17 Ottobre 2020 - 19:15 . Fuori Quartiere . Cronaca
L’editoriale: city-manager o politico, il candidato a sindaco di Roma deve essere credibile
di Luigi Carletti
Un sindaco manager per Roma? La proposta viene da più parti e nei giorni scorsi Guido Cutillo, proprio su RomaH24, ne ha sostenuto brillantemente le ragioni auspicando questa soluzione come risultato delle elezioni del 2021. Personalmente ho qualche dubbio, e provo a spiegare il perché.
In primo luogo – non me ne vogliano Cutillo e gli altri favorevoli a questa ipotesi – perché io credo che questa loro idea risenta molto dell’effetto Raggi. Un effetto così deprimente da far dire: se questi sono i prodotti della politica, dateci appunto un manager. Uno che sappia fare. Che almeno faccia funzionare i servizi essenziali. Dopotutto, di questi tempi, è vero che sarebbe già un bel passo in avanti.
In secondo luogo ho delle perplessità sul fatto che si possa fare a meno di un sindaco con una comprovata esperienza politica. Il governo di grandi città (e in particolare di una città-stato come Roma) senza quel tipo di sensibilità e di know-how lo trovo estremamente problematico. Mediazioni, compromessi (possibilmente non al ribasso), accordi non semplicemente tecnici ma appunto “politici”, sono elementi connaturati alla capacità di un amministratore pubblico che deve tenere conto di molti aspetti: si tratta di un quadro in cui l’elemento “tecnico” è certamente importante, ma non può essere l’unico.

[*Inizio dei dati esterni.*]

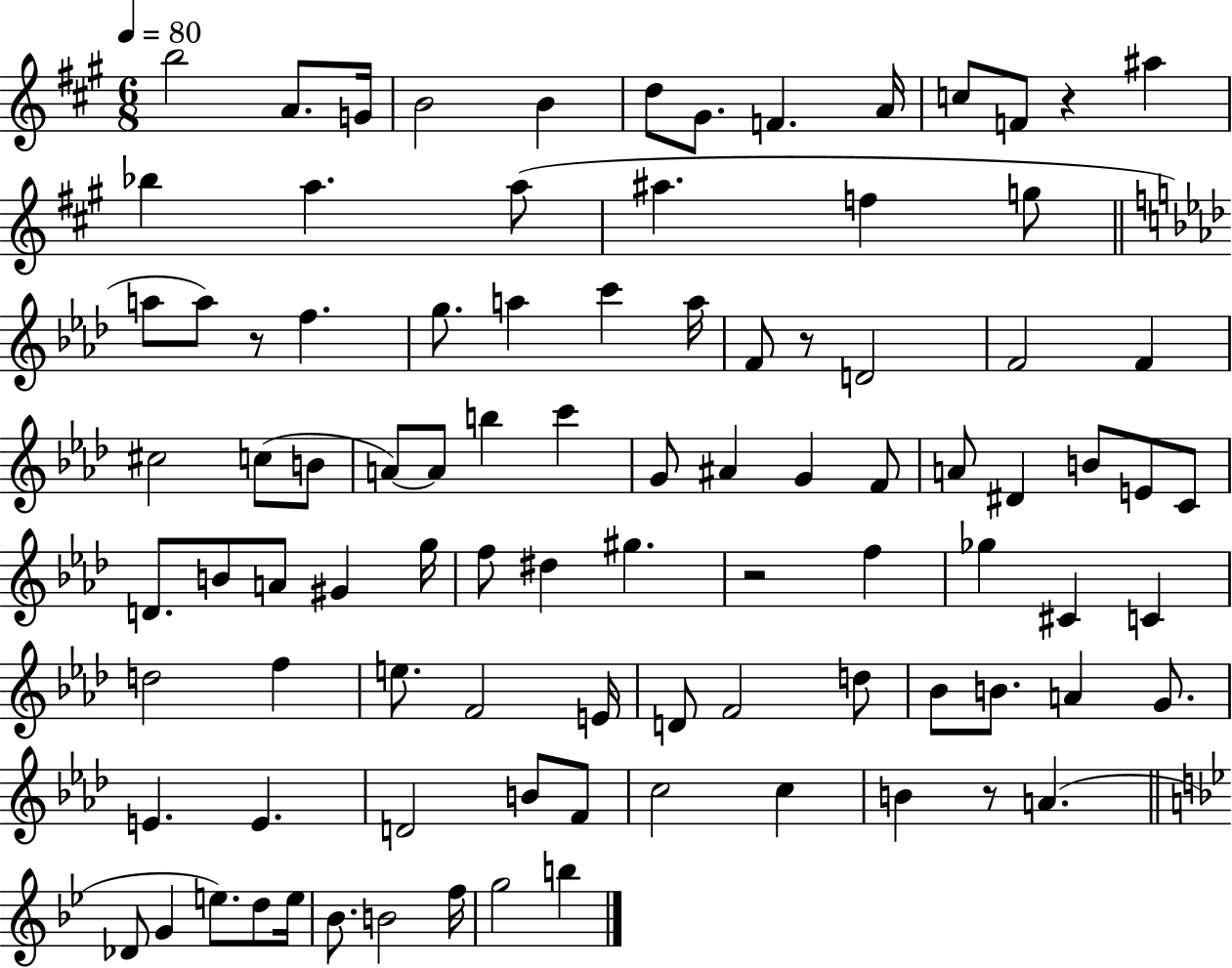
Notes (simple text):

B5/h A4/e. G4/s B4/h B4/q D5/e G#4/e. F4/q. A4/s C5/e F4/e R/q A#5/q Bb5/q A5/q. A5/e A#5/q. F5/q G5/e A5/e A5/e R/e F5/q. G5/e. A5/q C6/q A5/s F4/e R/e D4/h F4/h F4/q C#5/h C5/e B4/e A4/e A4/e B5/q C6/q G4/e A#4/q G4/q F4/e A4/e D#4/q B4/e E4/e C4/e D4/e. B4/e A4/e G#4/q G5/s F5/e D#5/q G#5/q. R/h F5/q Gb5/q C#4/q C4/q D5/h F5/q E5/e. F4/h E4/s D4/e F4/h D5/e Bb4/e B4/e. A4/q G4/e. E4/q. E4/q. D4/h B4/e F4/e C5/h C5/q B4/q R/e A4/q. Db4/e G4/q E5/e. D5/e E5/s Bb4/e. B4/h F5/s G5/h B5/q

Naturalmente si potrà obiettare che ci possono essere manager provvisti di quelle doti “politiche” necessarie a un incarico di questo tipo. Vero. Mentre risulta un po’ meno vero che ci siano in giro dei politici, magari bravi, dotati anche di visione manageriale. È però possibile che un buon leader politico sappia circondarsi di una squadra fatta anche di manager a cui affidare le priorità di una metropoli. E tutti noi sappiamo quanto le priorità di Roma ormai debbano essere chiamate con un altro nome: emergenze. Le conclamate insufficienze della giunta Raggi, così come le esperienze precedenti (in particolare nel periodo Alemanno) non devono indurci a pensare che la politica produca solo gnomi, guitti e scialbe comparse. È invece giusto pretendere dalla politica una scelta di alto profilo che sappia mettere insieme visione, strategia e competenze.
Nel futuro assetto istituzionale, ritengo che il sindaco di Roma dovrebbe avere anche un ruolo nel governo centrale del Paese, qualcosa al livello di vicepresidente del consiglio, e avere un compito di coordinamento tra i capoluoghi di regione. In fondo la grandezza di Roma e la sua magnificenza sono frutto dell’ingegno e dell’opera di italiani (e non solo) arrivati da tutte le regioni. Questo è un dato che dovrebbe essere ricordato e dovrebbe fare di Roma una Capitale totalmente inclusiva nei confronti delle altre città, capace di valorizzare e utilizzare le loro esperienze migliori. Ma per fare questo serve un genere di “grandezza” che finora si è vista poco: umiltà, curiosità, capacità di studiare, imparare e condividere. Serve, per l’appunto, “statura politica”.
Stendiamo quindi un velo pietoso su questa legislatura approdata finalmente alla sua fase finale: assisteremo (e già lo stiamo vedendo) a una corsa disperata contro il tempo per fare in pochi mesi quello che non è stato fatto in quattro anni. O comunque per dare l’impressione che molte cose stiano finalmente accadendo. In realtà è come lo studente che, dopo aver dilapidato il tempo a non combinare niente, fa nottata sui libri a poche ore dall’esame. La giunta Raggi si accomodi all’uscita e i cittadini romani decidano che città vogliono per i prossimi cinque anni. Decisione sicuramente complicata: perciò sta alle forze politiche rendergliela il meno difficile possibile presentando candidati credibili e soprattutto un progetto di nuova governance della città.